Las profesiones de individualismo radical cobran, de un tiempo a esta parte, connotaciones sospechosamente ecuménicas, y parecen afincarse en la ignorancia o pretendido desentendimiento de todo aquello que somos sin pretender serlo, de todo aquello que nos hacen ser a pesar nuestro. Ignorancia y desentendimiento tanto más graves en un escritor, por cuanto su herramienta de trabajo es lo colectivo por antonomasia, sujeto por lo tanto a toda suerte de incontrolables distorsiones y usurpaciones: me refiero a las palabras de la tribu.

En su última columna, Aramburu descendía a concretar uno de los contextos en que cabe temer por la libertad del escritor. Y lo hacía de un modo vibrante, en términos que me impongo citar literalmente, pues tocamos una cuestión sensible. Decía Aramburu, apeado por una vez de su habitual desenfado: "A José Luis López de la Calle, columnista de prensa, lo asesinaron por escribir. A Gorka Landáburu, periodista, le destrozaron una mano con un paquete bomba por escribir. A Raúl Guerra Garrido, novelista, le quemaron la farmacia de su mujer por escribir. Otros tuvieron que marcharse por escribir. Otros salen escoltados a la calle por escribir. Todo esto ocurre cerca".
No hay margen aquí para las ironías. Pero sí para una decisiva puntualización: ninguna de las mencionadas víctimas de la intolerancia lo fue por escribir, no. Lo fue, más exactamente, por escribir determinadas cosas, por adoptar determinadas actitudes, por comprometerse con determinados principios no solamente individuales. Por otra parte, y así planteado, vale añadir que algunos ciudadanos vascos están en la cárcel también por escribir.

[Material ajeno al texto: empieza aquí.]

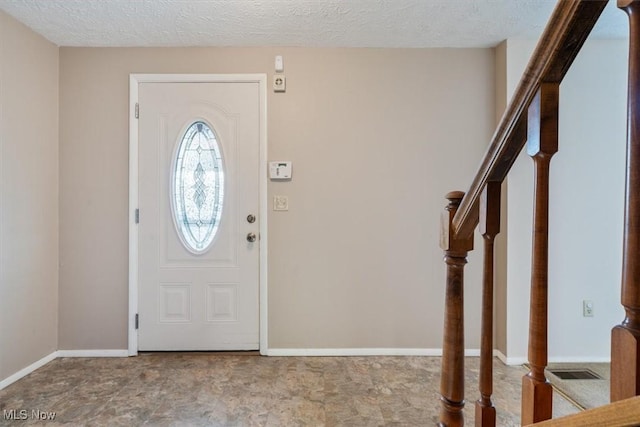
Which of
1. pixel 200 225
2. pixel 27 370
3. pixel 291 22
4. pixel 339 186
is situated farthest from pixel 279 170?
pixel 27 370

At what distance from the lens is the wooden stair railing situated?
0.51 metres

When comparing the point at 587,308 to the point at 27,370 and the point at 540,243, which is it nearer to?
the point at 540,243

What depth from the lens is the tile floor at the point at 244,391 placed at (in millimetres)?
1792

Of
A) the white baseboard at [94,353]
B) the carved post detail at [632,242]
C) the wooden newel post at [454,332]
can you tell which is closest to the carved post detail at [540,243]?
the carved post detail at [632,242]

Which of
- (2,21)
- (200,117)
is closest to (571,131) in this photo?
(200,117)

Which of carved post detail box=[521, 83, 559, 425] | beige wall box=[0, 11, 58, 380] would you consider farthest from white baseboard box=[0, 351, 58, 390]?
carved post detail box=[521, 83, 559, 425]

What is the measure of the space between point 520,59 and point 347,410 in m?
2.63

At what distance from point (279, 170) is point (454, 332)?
181 centimetres

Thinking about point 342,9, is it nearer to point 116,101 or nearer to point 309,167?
point 309,167

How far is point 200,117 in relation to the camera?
2557 millimetres

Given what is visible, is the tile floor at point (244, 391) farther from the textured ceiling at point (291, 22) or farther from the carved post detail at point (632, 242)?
the textured ceiling at point (291, 22)

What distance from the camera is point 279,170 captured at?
254 centimetres

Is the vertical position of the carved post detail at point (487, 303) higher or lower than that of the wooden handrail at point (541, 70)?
lower

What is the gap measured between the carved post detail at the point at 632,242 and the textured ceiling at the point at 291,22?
182cm
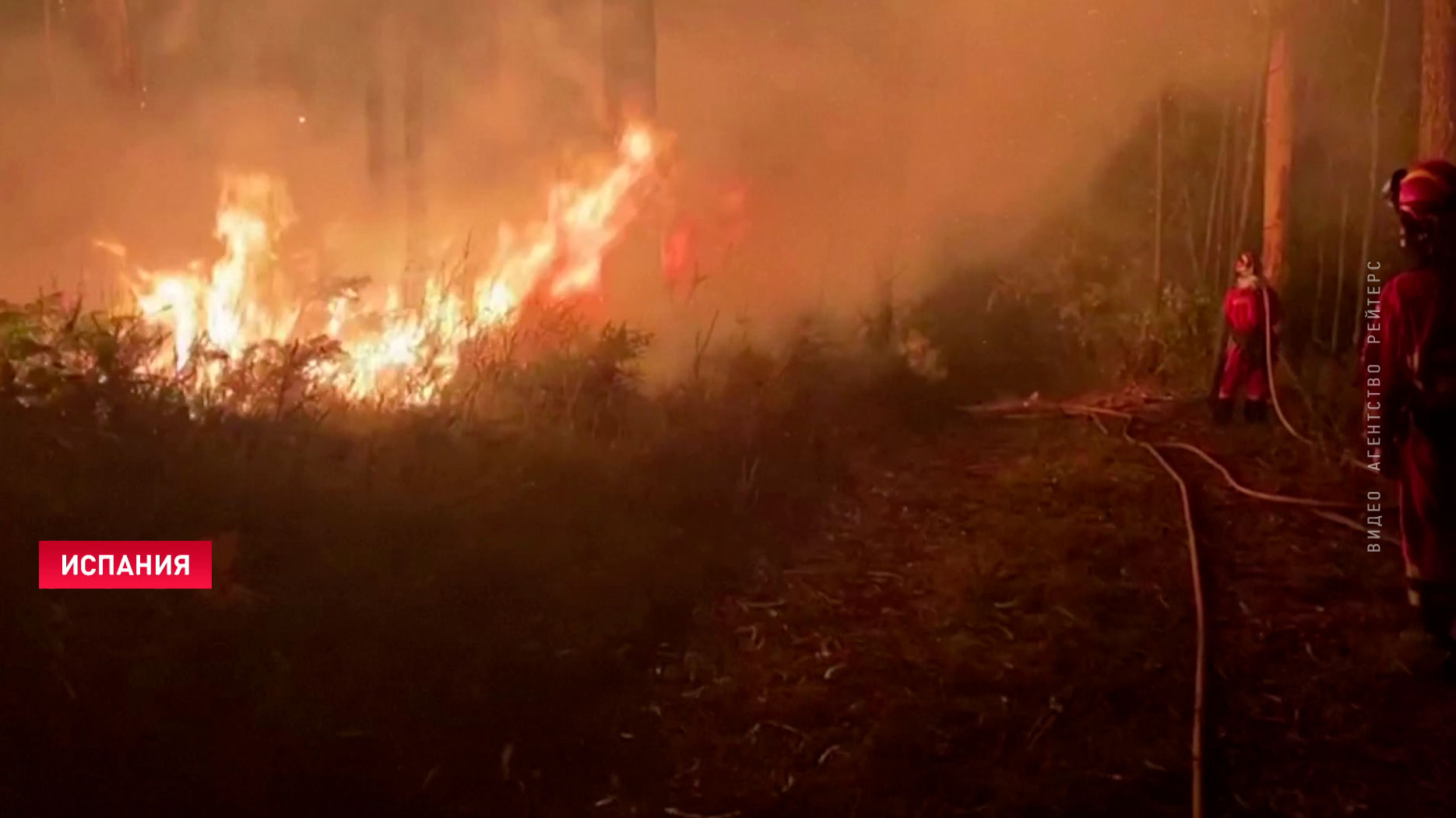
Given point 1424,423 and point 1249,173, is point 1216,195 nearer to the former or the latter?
point 1249,173

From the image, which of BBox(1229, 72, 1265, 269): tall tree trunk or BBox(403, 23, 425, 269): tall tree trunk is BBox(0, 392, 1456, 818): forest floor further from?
BBox(403, 23, 425, 269): tall tree trunk

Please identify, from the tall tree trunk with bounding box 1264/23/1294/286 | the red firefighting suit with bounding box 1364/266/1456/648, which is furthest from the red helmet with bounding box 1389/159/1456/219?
the tall tree trunk with bounding box 1264/23/1294/286

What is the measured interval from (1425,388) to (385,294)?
526 cm

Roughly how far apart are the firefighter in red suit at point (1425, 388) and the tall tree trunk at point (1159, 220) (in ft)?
12.6

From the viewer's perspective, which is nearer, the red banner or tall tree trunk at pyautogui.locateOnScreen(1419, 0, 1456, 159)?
the red banner

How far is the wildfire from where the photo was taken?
5.54m

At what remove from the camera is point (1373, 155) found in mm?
6492

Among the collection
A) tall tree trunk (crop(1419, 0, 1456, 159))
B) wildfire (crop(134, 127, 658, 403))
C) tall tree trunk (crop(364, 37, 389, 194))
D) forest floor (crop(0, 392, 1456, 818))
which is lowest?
forest floor (crop(0, 392, 1456, 818))

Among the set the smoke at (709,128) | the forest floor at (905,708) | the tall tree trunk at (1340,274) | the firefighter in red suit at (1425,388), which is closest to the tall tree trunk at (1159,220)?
the smoke at (709,128)

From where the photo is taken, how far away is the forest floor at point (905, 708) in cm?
306

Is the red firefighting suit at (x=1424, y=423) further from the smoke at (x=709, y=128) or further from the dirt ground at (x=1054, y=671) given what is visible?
the smoke at (x=709, y=128)

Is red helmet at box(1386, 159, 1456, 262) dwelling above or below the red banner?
above

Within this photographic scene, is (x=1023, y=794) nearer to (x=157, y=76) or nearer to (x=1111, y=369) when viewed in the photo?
(x=1111, y=369)

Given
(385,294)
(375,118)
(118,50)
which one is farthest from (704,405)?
(118,50)
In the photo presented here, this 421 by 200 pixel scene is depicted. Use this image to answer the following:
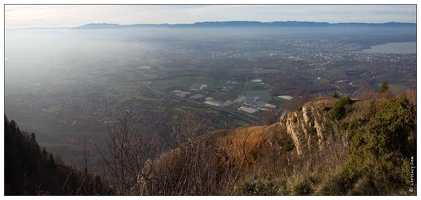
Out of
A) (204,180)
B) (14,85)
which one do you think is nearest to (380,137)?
(204,180)

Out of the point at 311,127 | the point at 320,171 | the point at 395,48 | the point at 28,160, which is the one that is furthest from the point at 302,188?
the point at 395,48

En España hay centenares de escritores que viven y publican tranquilamente sin sentirse amenazados. A muchos de ellos les preocupa, en su condición de ciudadanos, la violencia etarra, pero esa preocupación no concierne a su condición de escritores. Como mucho, inspira alusiones indirectas en tramas de corte detectivesco o de serie negra, pobladas de héroes solitarios o melancólicos, de víctimas dolientes, de forajidos de leyenda. Las siglas de ETA, más concretamente, apenas surgen donde sería esperable que lo hicieran, y es como si a los propios lectores les reconfortaran los eufemismos y los sobrentendidos en esta materia.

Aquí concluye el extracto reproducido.